Although we envisage it mostly being used in a cctbx/DIALS environment for tests in DIALS, dxtbx, xia2 and related packages, it has no dependencies on either cctbx or DIALS, in fact all dependencies are explicitly declared in the setup.py file and are installable via standard setuptools/pip methods. This means dials-data can easily be used in other projects accessing the same data, and can be used in temporary environments such as Travis containers.

But - why?

In the past DIALS tests used an internal SVN repository called dials_regression to collect any file that would be useful in tests, but should not be distributed with a standard DIALS distribution. This made it easy to add files, from a single JSON file to example files from different detectors to whole datasets. Similarly, all a developer had to do to update the collection was to update the checked out SVN repository.

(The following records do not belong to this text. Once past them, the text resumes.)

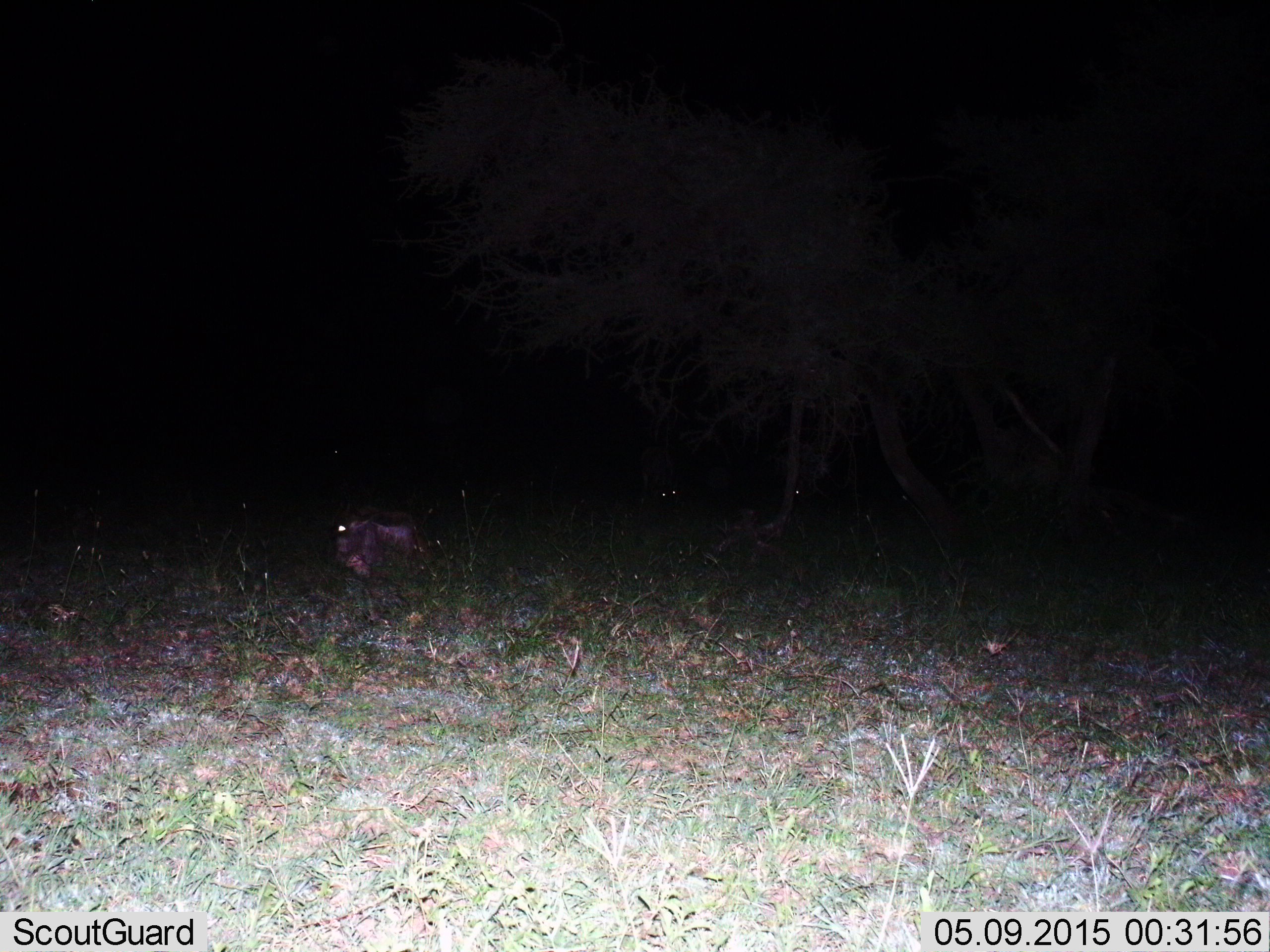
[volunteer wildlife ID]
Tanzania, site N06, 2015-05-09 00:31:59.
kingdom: Animalia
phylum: Chordata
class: Mammalia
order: Artiodactyla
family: Bovidae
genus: Connochaetes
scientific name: Connochaetes taurinus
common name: blue wildebeest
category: wildebeest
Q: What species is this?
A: Wildebeest (blue wildebeest) (Connochaetes taurinus).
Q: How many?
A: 4.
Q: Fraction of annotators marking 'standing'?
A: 30%.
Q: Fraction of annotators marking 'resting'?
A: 90%.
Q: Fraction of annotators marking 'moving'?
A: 0%.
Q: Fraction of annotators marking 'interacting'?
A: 0%.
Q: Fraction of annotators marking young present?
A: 10%.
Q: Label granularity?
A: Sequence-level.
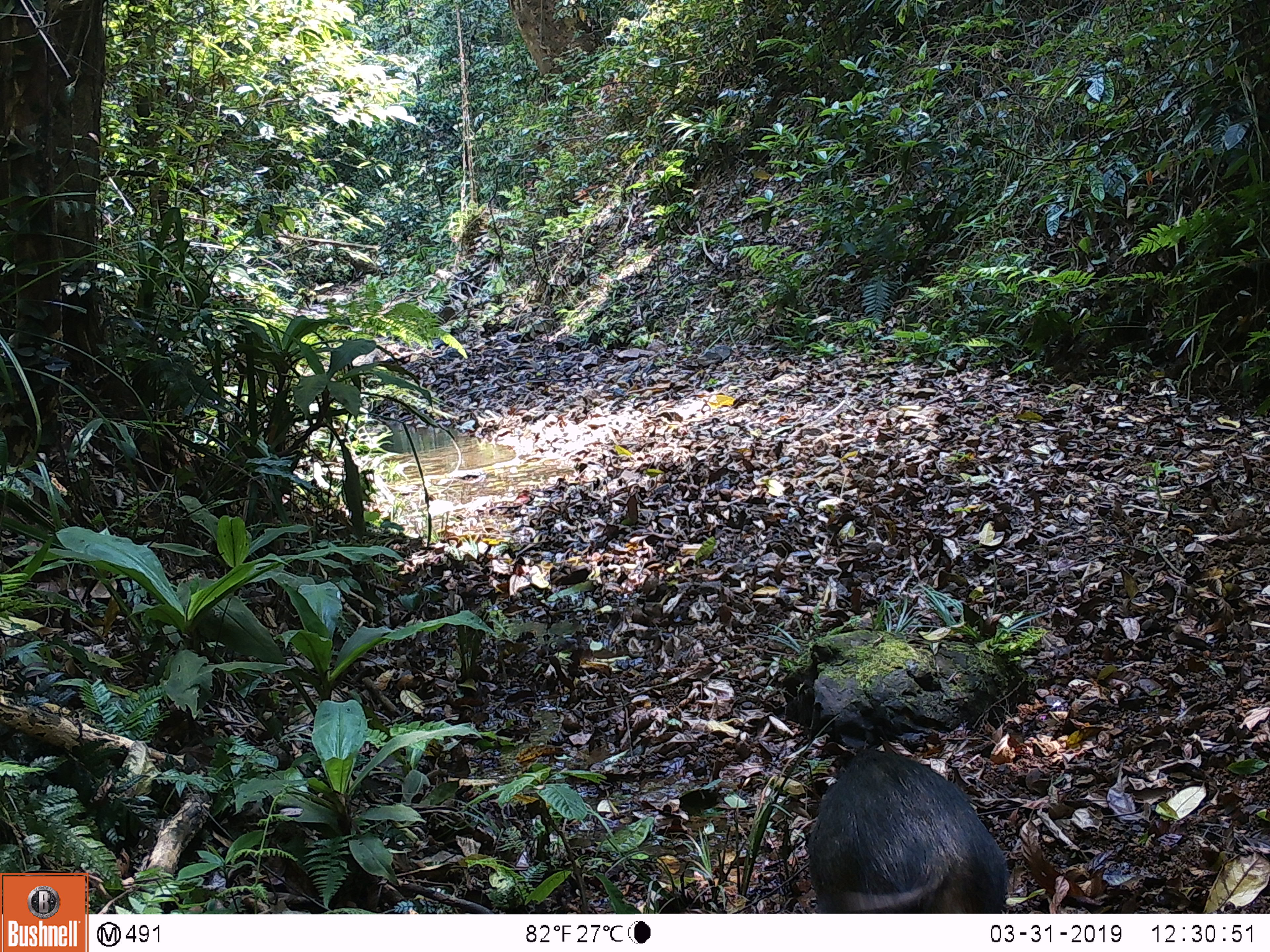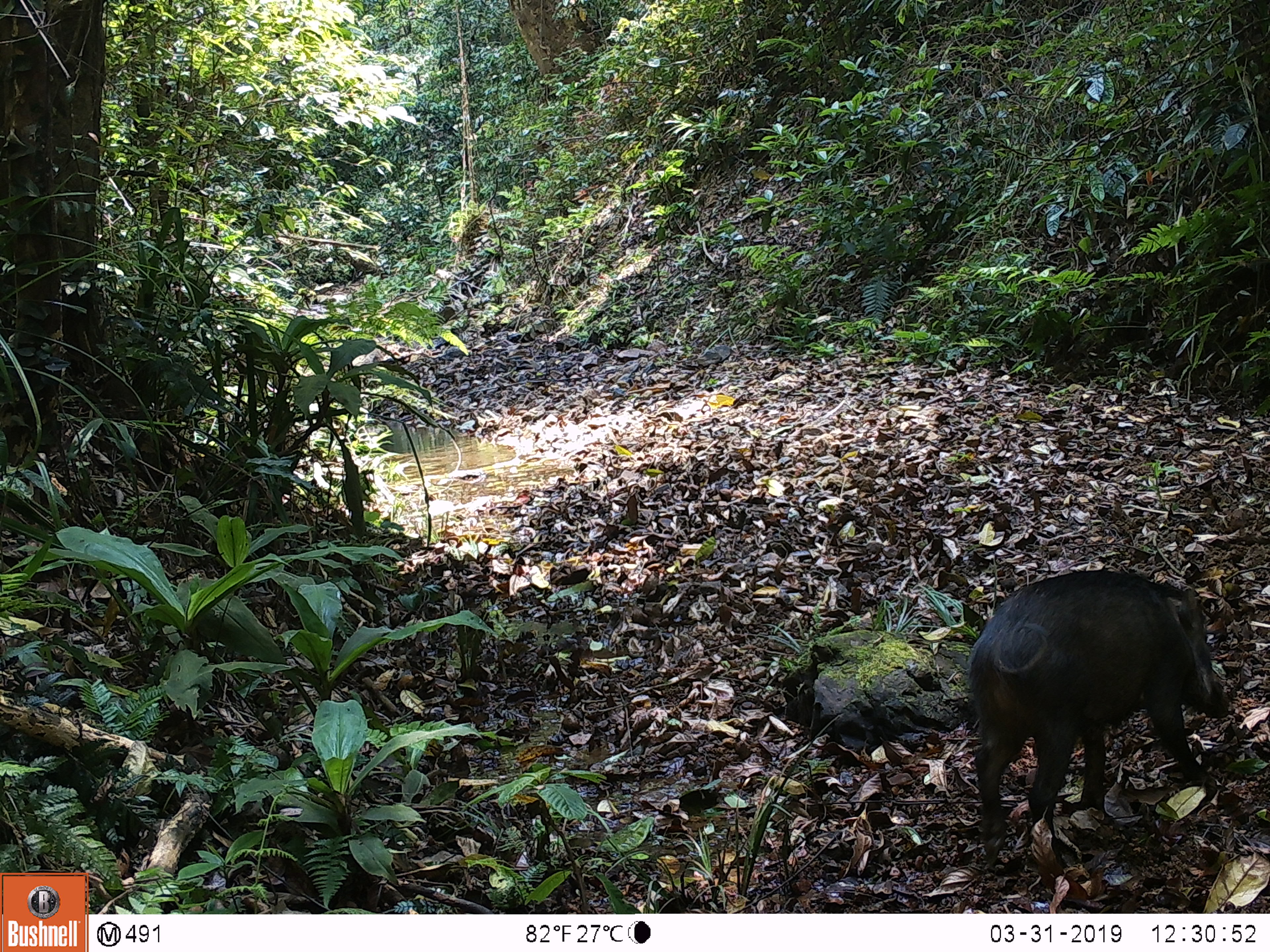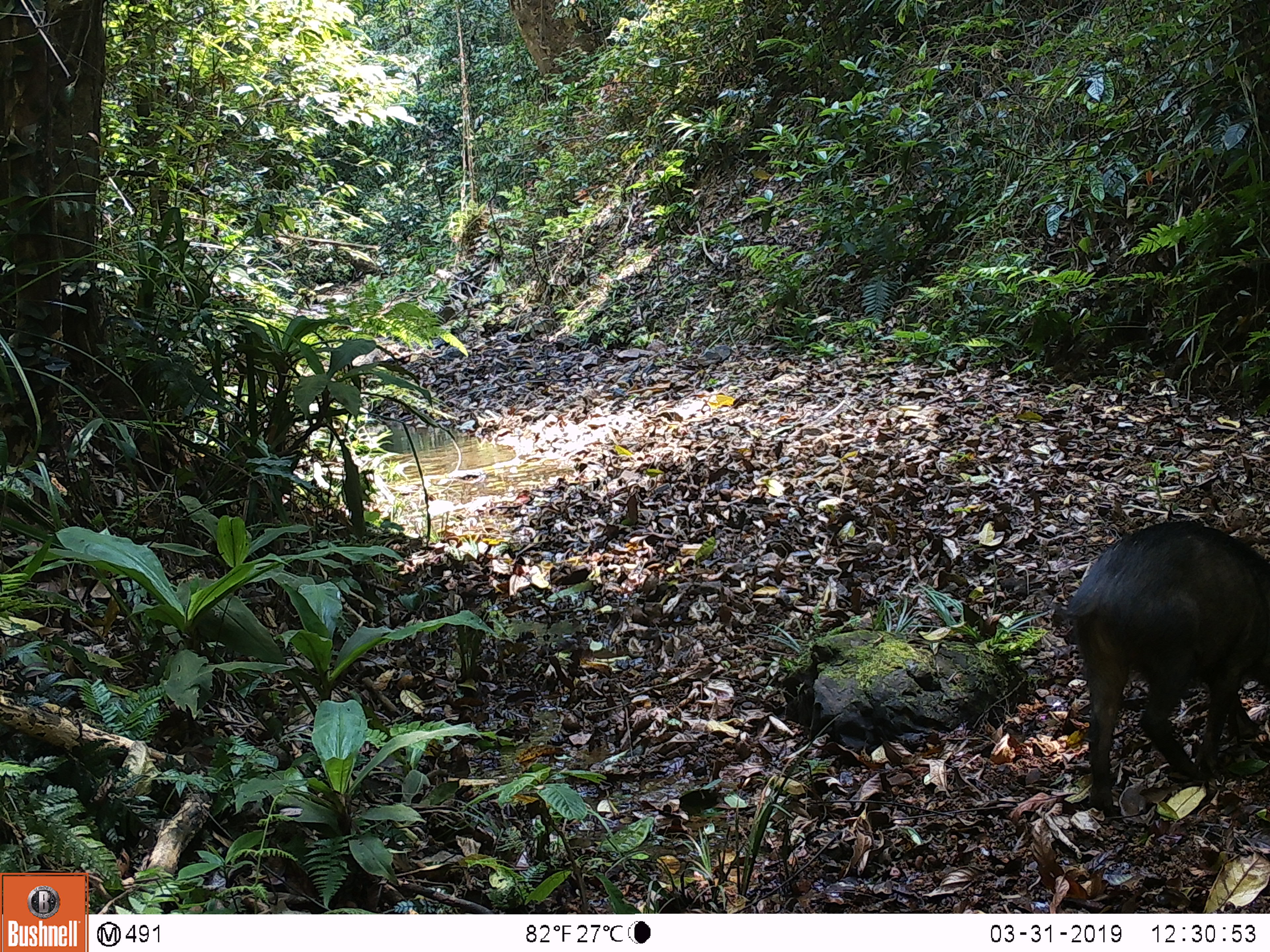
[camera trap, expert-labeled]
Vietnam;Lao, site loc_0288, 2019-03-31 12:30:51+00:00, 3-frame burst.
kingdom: Animalia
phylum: Chordata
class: Mammalia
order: Artiodactyla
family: Suidae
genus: Sus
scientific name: Sus scrofa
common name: eurasian wild pig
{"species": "eurasian wild pig (Sus scrofa)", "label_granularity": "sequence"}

Over time the downsides of the SVN repository approach became obvious: a checked out copy requires twice the storage space on the local disk. Sparse checkouts are possible, but become increasingly complicated as more files are added. This quickly becomes impractical in distributed testing environments. The disk space required for checkouts can be reduced by compressing the data, but then they need to be unpacked for using the data in tests. By its nature the internal SVN repository was not publicly accessible. The data files were too large to convert the repository to a git repository to be hosted on Github, and in any case a git repository was not the best place either to store large amounts of data, as old versions of the data or retired datasets are kept forever, and sparse checkouts would be even more complex. Git LFS would just raise the complexity even further and would incur associated costs. A solution outside SVN/git was built with xia2_regression, which provided a command to download a copy of datasets from a regular webhost. This worked well for a while but still made it complicated to use the data files in tests, as they had to be downloaded – in full – first.

With dxtbx, dials and xia2 moving to pytest we extended the xia2_regression concept into the regression_data fixture to provide a simple way to access the datasets in tests, but the data still needed downloading separately and could not easily be used outside of the dials repository and not at all outside of a dials distribution. Adding data files was still a very involved process.

dials-data is the next iteration of our solution to this problem.

What can dials-data do

The entire pipeline, from adding new data files, to the automatic download, storage, preparation, verification and provisioning of the files to tests happens in a single, independent Python package.

Data files are versioned without being kept in an SVN or git repository. The integrity of data files can be guaranteed. Files are downloaded/updated as and when required. The provenance of the files is documented, so it can be easily identified who the author of the files is and under what license they have been made available. New datasets can be created, existing ones can be updated easily by anyone using Github pull requests.